Dopo le perplessità emerse sulla partecipazione del rapper Raffaele Di Martino, in arte CL4VO, al Persica Fest di Ponte Persica, interviene direttamente l’associazione Quartiere Attivo, organizzatrice dell’evento in programma dall’11 al 13 settembre.
La discussione era stata rilanciata anche a mezzo stampa, in cui si erano evidenziato i riferimenti alla criminalità presenti in alcuni testi del rapper e le reazioni di una parte della cittadinanza rispetto alla sua presenza nell’ambito di un evento benefico.
Quartiere Attivo, attraverso un comunicato, chiarisce però lo spirito alla base della scelta, sottolineando di voler promuovere un messaggio legato al recupero sociale e alla possibilità di costruire un percorso diverso rispetto al proprio passato.

“Non intendiamo cancellare il passato”
“Il passato non può cancellare il diritto a cambiare” è il principio dal quale parte la riflessione dell'associazione.
Quartiere Attivo precisa di non voler “cancellare il passato di nessuno”, né tantomeno ignorare la gravità delle condotte che possono aver segnato determinate vicende personali e comunitarie. Al contrario, secondo l’associazione, proprio il riconoscimento degli errori e la decisione di intraprendere una strada differente rappresentano un valore da sostenere.
L’evento, spiegano gli organizzatori, nasce dalla volontà di utilizzare musica, cultura e partecipazione come strumenti di aggregazione, espressione e riscatto.
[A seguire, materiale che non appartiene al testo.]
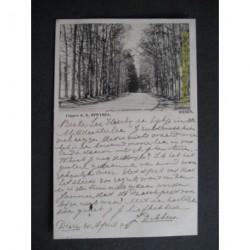 Dieren 1899 - Laan in het bos - voorloper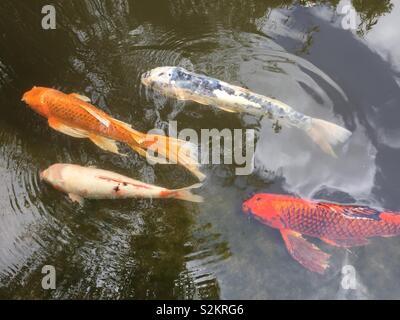 Orange and white koi fish swimming in pond - Stock Photo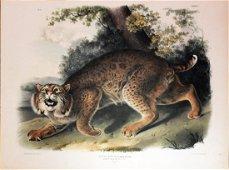 Audubon Lithograph, Common American Wildcat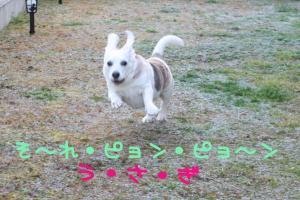 うさぎ飛び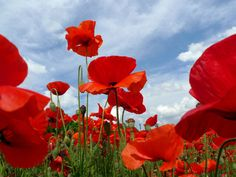 A Field of Red Poppies in Bloom under a Cloud-Filled Sky Photographic Print at AllPosters.com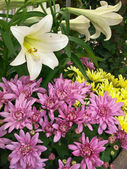 Easter lilies and chrysanthemums — Stock Photo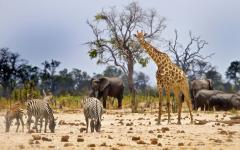 Group of zebra, elephants and giraffes grazing the lands of Hwange National Park, Zimbabwe, Africa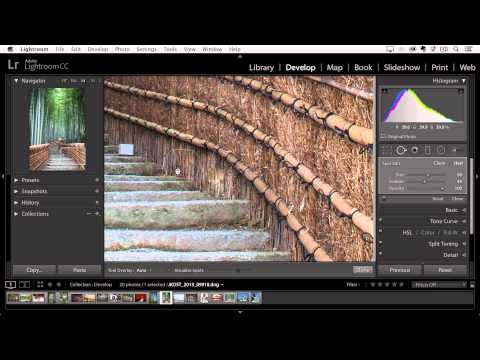 Lightroom CC - Removing Dust Spots and Imperfections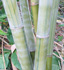 Dendrocalamus minor 'Amoenus' (Ghost Bamboo, Angel Mist Bamboo)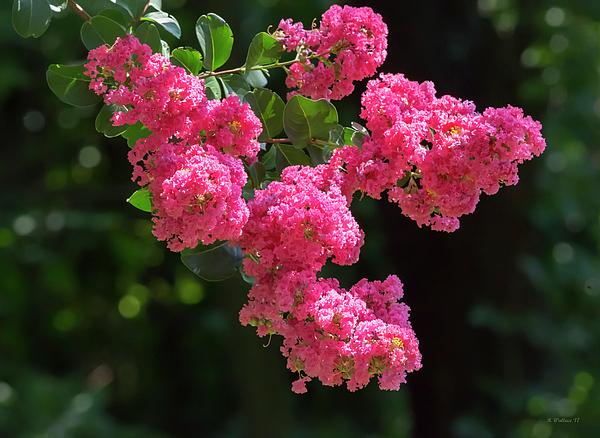 Brian Wallace - Beautiful Summer Blossoms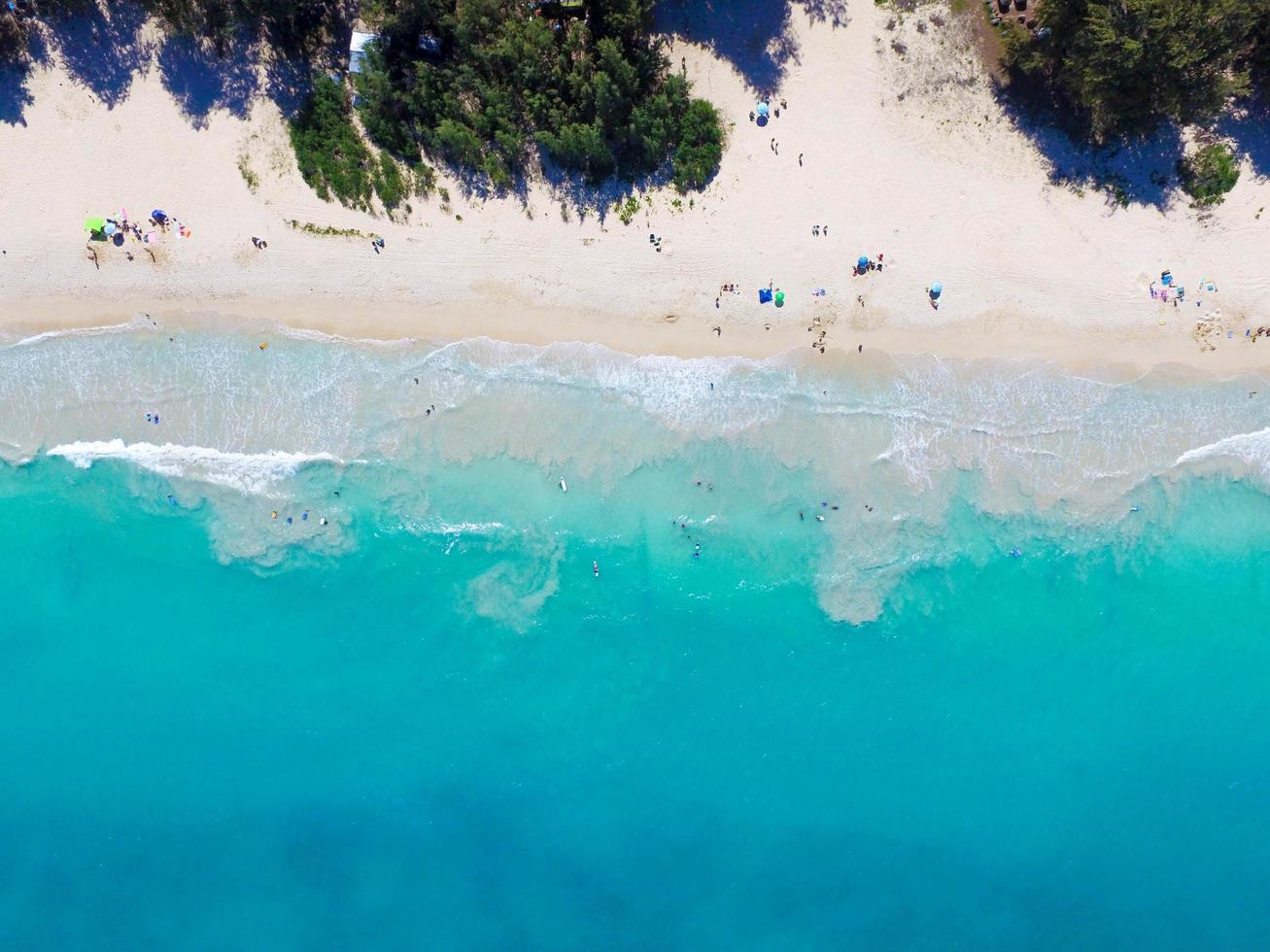 Aerial view photography of people sunbathing  photo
“Una comunità deve sostenere chi cambia davvero”
Nel comunicato l’associazione pone quindi l’accento sul tema del reinserimento sociale.
“Una comunità non può limitarsi a chiedere alle persone di cambiare vita – sostiene Quartiere Attivo – deve anche essere capace di riconoscere, accompagnare e sostenere chi quel cambiamento lo intraprende realmente”.
Una posizione che, nelle intenzioni degli organizzatori, vuole spostare il dibattito dalla semplice valutazione del passato alla possibilità di costruire un futuro differente.
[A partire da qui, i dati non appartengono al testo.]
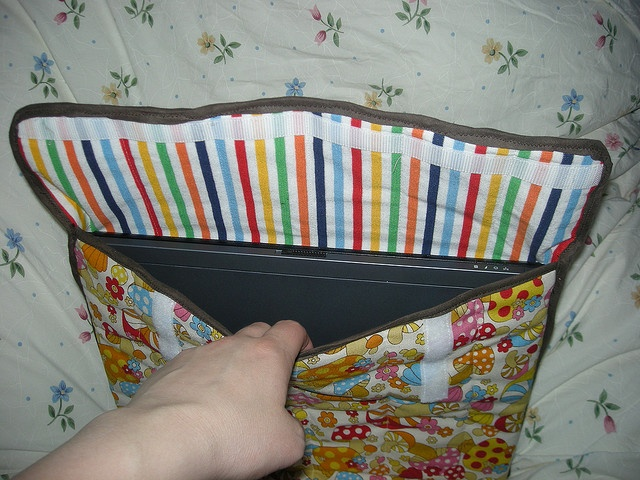 laptop sleeve - lining. I think that they are very mobile...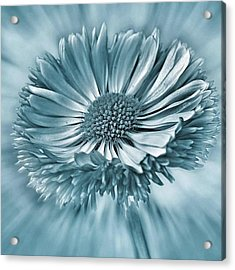 Bellis In Cyan  #flower #flowers Acrylic Print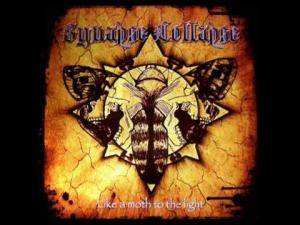 Synapse Collapse: Like A Moth To The Light - Cover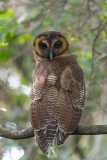 Brown Wood Owl 003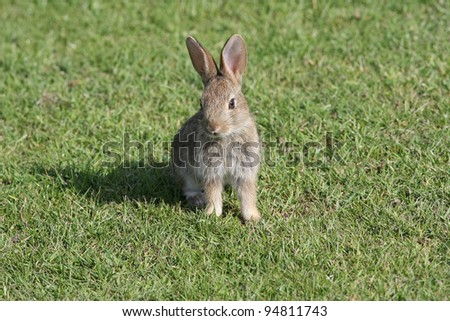baby rabbit Oryctolagus cuniculus - stock photo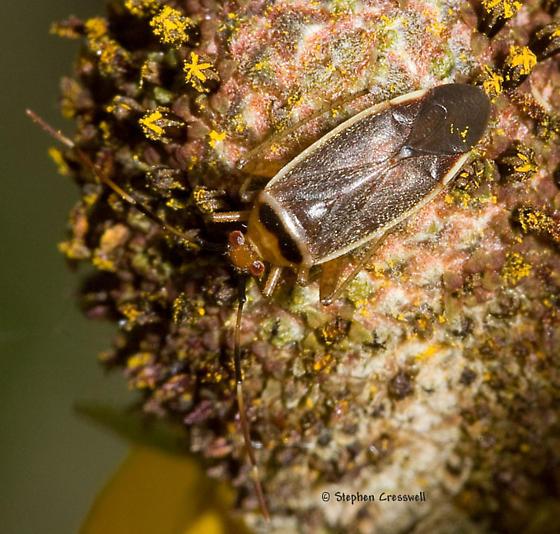 Bug on prairie flower - Adelphocoris rapidus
La scelta di dare spazio al rapper
È proprio in quest'ottica che Quartiere Attivo spiega la decisione di dare spazio a “un ragazzo che, dopo un passato difficile, ha intrapreso un percorso di cambiamento”.
L’associazione sottolinea di non voler celebrare ciò che è stato, ma di voler “dare valore al presente e, soprattutto, al futuro”.
La scelta arriva tuttavia in un contesto già

; segnato dal dibattito sui contenuti di alcuni brani del rapper. In particolare, i riferimenti contenuti nel singolo “Scarab” a figure legate alla criminalità organizzata e alla criminalità del territorio. Il brano, secondo quanto riportato dal quotidiano, era stato inoltre utilizzato sui canali social dell’associazione per promuovere il concerto.
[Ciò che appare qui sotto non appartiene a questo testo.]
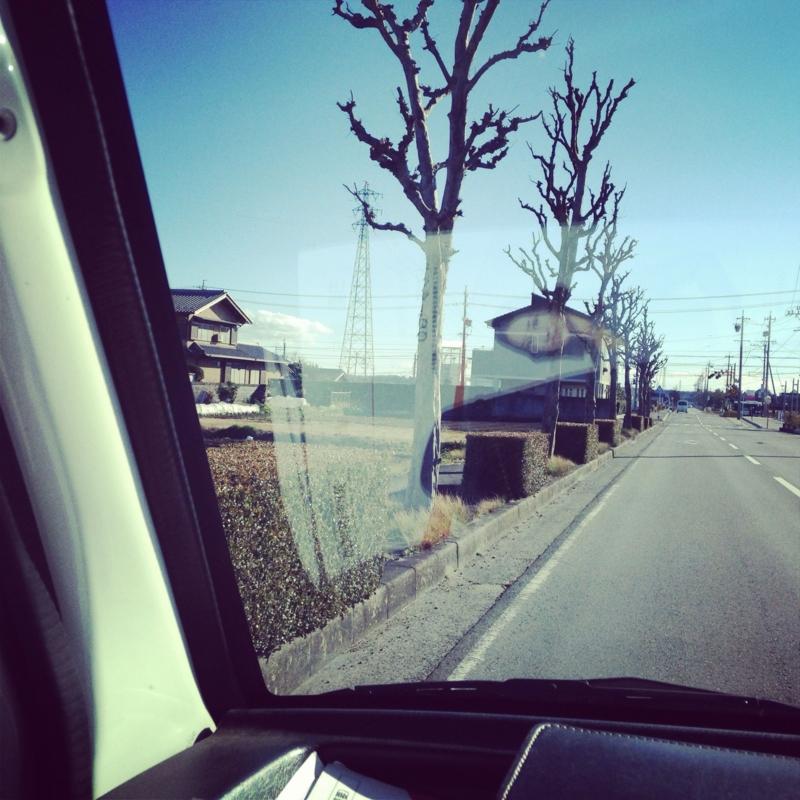 f:id:karika2012:20140207014730j:image
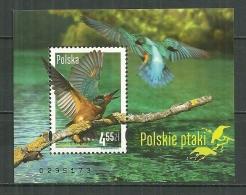 POLAND MNH ** Bloc 204 Oiseau Faune Martin Pêcheur Bird - Blocks & Kleinbögen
“Si può sbagliare, si può cambiare”
Quartiere Attivo rivendica quindi una precisa idea di associazionismo e di impegno nel territorio.
“Se crediamo davvero nella rieducazione, nel reinserimento e nella prevenzione sociale, dobbiamo essere coerenti”, afferma l’associazione, secondo cui chi ha sbagliato deve certamente assumersi la responsabilità delle proprie scelte, ma deve anche avere la possibilità di dimostrare, attraverso i comportamenti, di essere cambiato.
Il messaggio rivolto soprattutto ai giovani viene sintetizzato in tre concetti: “Si può sbagliare. Si può cambiare. Si può scegliere un’altra strada”.

Il messaggio ai giovani
Per Quartiere Attivo, il senso dell'iniziativa va quindi oltre la singola esibizione musicale.
L’obiettivo dichiarato è contribuire a costruire una comunità capace non soltanto di giudicare, ma anche di recuperare, includere e offrire concrete opportunità di riscatto.
“Una storia difficile non deve necessariamente determinare il proprio futuro”, sottolinea l’associazione, indicando nel lavoro, nella cultura, nella musica, nelle relazioni positive e nella responsabilità personale alcuni degli strumenti attraverso i quali può realizzarsi un percorso differente.

“Nessuno venga definito per sempre dai propri errori”
La conclusione del comunicato ribadisce dunque la posizione dell’associazione rispetto alle polemiche.
Quartiere Attivo annuncia che continuerà a lavorare affinché “nessuno venga definito per sempre soltanto dai propri errori”, ma possa essere valutato anche sulla base della strada intrapresa per cambiare.

Il confronto sul Persica Fest, dunque, si sposta anche su un tema più ampio: quello del confine tra il racconto di una realtà difficile, la responsabilità individuale e la possibilità concreta di un percorso di reinserimento sociale. Una discussione che, alla vigilia dell’evento, coinvolge non soltanto gli organizzatori, ma più in generale il rapporto tra giovani, territorio, musica e messaggi veicolati attraverso la cultura.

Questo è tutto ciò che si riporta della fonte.